A Polícia Federal e a Controladoria-Geral da União deflagraram nesta quinta-feira (10) a operação Make Up, com 49 mandados de busca e apreensão relacionados ao financiamento do filme “Dark Horse”, sobre o ex-presidente Jair Bolsonaro. Não há mandados de prisão na ação.
A produtora Karina Gama e o deputado federal Mario Frias (PL-SP), que atua como roteirista e produtor-executivo do filme, estão entre os alvos. Também são investigadas duas entidades de propriedade de Karina: o Instituto Conhecer Brasil (ICB) e a Academia Nacional de Cultura (ANC).
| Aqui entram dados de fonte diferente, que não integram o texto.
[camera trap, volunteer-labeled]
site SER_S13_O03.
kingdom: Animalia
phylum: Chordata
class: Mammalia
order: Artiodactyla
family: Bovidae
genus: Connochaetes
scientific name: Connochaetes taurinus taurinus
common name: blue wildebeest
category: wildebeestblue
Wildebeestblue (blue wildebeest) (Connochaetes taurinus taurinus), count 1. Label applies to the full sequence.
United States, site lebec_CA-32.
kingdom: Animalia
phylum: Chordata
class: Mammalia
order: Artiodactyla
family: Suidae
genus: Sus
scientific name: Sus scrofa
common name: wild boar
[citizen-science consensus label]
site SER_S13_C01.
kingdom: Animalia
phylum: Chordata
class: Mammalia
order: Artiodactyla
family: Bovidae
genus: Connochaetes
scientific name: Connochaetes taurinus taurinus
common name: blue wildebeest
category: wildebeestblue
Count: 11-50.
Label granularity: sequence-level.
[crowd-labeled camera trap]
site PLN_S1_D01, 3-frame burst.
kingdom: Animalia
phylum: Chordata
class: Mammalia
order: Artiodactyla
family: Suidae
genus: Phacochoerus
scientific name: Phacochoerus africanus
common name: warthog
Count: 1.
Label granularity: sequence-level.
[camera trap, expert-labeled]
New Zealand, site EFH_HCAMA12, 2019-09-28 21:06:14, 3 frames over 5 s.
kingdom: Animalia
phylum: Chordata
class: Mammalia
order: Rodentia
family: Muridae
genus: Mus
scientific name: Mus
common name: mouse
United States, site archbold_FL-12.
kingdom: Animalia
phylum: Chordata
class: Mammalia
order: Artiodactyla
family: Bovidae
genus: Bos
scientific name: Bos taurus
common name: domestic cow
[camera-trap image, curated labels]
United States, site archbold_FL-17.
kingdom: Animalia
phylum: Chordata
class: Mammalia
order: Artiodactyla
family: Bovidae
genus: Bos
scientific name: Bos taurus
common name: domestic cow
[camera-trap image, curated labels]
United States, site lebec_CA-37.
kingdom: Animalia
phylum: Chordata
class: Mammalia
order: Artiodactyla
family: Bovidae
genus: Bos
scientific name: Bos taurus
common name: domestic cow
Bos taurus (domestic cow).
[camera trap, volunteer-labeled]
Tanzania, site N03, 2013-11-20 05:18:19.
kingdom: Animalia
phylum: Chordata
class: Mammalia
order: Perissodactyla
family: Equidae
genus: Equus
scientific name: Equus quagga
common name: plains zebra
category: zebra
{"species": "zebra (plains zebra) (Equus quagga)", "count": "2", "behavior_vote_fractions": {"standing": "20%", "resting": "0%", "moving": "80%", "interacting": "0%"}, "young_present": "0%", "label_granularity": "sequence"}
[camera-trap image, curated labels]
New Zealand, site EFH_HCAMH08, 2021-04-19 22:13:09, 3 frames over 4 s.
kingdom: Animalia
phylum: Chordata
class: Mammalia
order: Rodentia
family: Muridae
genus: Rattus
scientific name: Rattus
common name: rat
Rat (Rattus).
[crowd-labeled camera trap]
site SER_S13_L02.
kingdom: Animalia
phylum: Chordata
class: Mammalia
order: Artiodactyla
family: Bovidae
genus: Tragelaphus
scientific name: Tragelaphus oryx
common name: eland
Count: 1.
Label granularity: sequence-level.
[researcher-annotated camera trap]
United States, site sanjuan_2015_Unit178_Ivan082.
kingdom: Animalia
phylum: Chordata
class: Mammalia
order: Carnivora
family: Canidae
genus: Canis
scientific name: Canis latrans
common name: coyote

A empresa Go Up, responsável pela produção, não está incluída nos mandados.
O caso é relatado pelo ministro Flávio Dino, do Supremo Tribunal Federal (STF). O inquérito, que tramitava em São Paulo, foi transferido para a Corte.
Suspeita de desvio de recursos
A PF apura um suposto esquema de desvio de recursos públicos provenientes de emendas parlamentares. Conforme a investigação, agentes públicos e privados teriam direcionado verbas repassadas a uma organização da sociedade civil para empresas subcontratadas de forma irregular, sem comprovação de que os serviços foram realizados.
A corporação afirma ter identificado movimentações de centenas de milhões de reais entre empresas associadas ao esquema. As tentativas de ocultar os supostos desvios teriam continuado até julho deste ano.
Entre os crimes investigados estão peculato, falsidade documental, lavagem de dinheiro, organização criminosa e crimes licitatórios. Uma auditoria da CGU apontou suspeita de desvio em uma emenda de R$ 2 milhões indicada por Frias para entidades ligadas a Karina, com despesas sem comprovação.
Em maio, Frias afirmou ao STF que as emendas destinadas a organizações não governamentais ligadas à produtora não haviam sido usadas em qualquer produção cinematográfica. Os citados na operação ainda não haviam se manifestado.
Outros inquéritos e repasses
Há duas investigações no STF relacionadas a “Dark Horse”. O inquérito sob relatoria de Flávio Dino examina o possível uso irregular de emendas parlamentares e de dinheiro público recebido por entidades e empresas ligadas à produtora.
O outro, relatado pelo ministro André Mendonça, apura repasses feitos pelo ex-banqueiro Daniel Vorcaro, do Banco Master, a pedido do senador Flávio Bolsonaro (PL), além do caminho percorrido pelos recursos.
Em maio, mensagens e um áudio atribuídos a Flávio Bolsonaro indicaram uma cobrança de dinheiro a Vorcaro para financiar o filme. O ex-banqueiro teria pago ao menos R$ 61 milhões em 2025. Os recursos teriam sido enviados a um fundo nos Estados Unidos administrado pelo advogado Paulo Calixto, ligado ao ex-deputado Eduardo Bolsonaro (PL).
Na quarta (9), Mendonça homologou o acordo de delação premiada de Antonio Carlos Freixo Junior, conhecido como “Mineiro”. Dono da Entre Investimentos, ele teria realizado, a mando de Vorcaro, repasses destinados ao filme.
Na colaboração assinada com a Procuradoria-Geral da República (PGR) em 8 de agosto, Mineiro afirmou que gerava dinheiro em espécie para a equipe de Vorcaro. Também relatou sete transferências, descritas como subscrições de cotas, para o fundo Havengate, nos Estados Unidos, administrado por Calixto.
As operações ocorreram de janeiro a setembro de 2025 e somaram US$ 12,333 milhões, equivalentes a R$ 62,8 milhões pela cotação de setembro de 2025. Um pagamento de setembro, de US$ 1,666 milhão, contrariou a afirmação de que o último repasse havia ocorrido em maio de 2025.
A PF investiga se todo o dinheiro foi usado no filme, como sustentam Flávio Bolsonaro e a Go Up, ou se parte dos recursos teve outras destinações, incluindo o custeio de Eduardo Bolsonaro nos Estados Unidos.
Contrato em São Paulo
O Instituto Conhecer Brasil também é investigado pelo Ministério Público de São Paulo e pela Polícia Civil por causa de um contrato de R$ 108 milhões com a Prefeitura de São Paulo para instalar pontos gratuitos de wi-fi na periferia.
O acordo previa 5 mil pontos até junho de 2025. Até a presente data, 3.200 haviam sido instalados. Ao menos três aditivos alteraram o prazo de conclusão, e o Ministério Público apura se houve concorrência na contratação do instituto.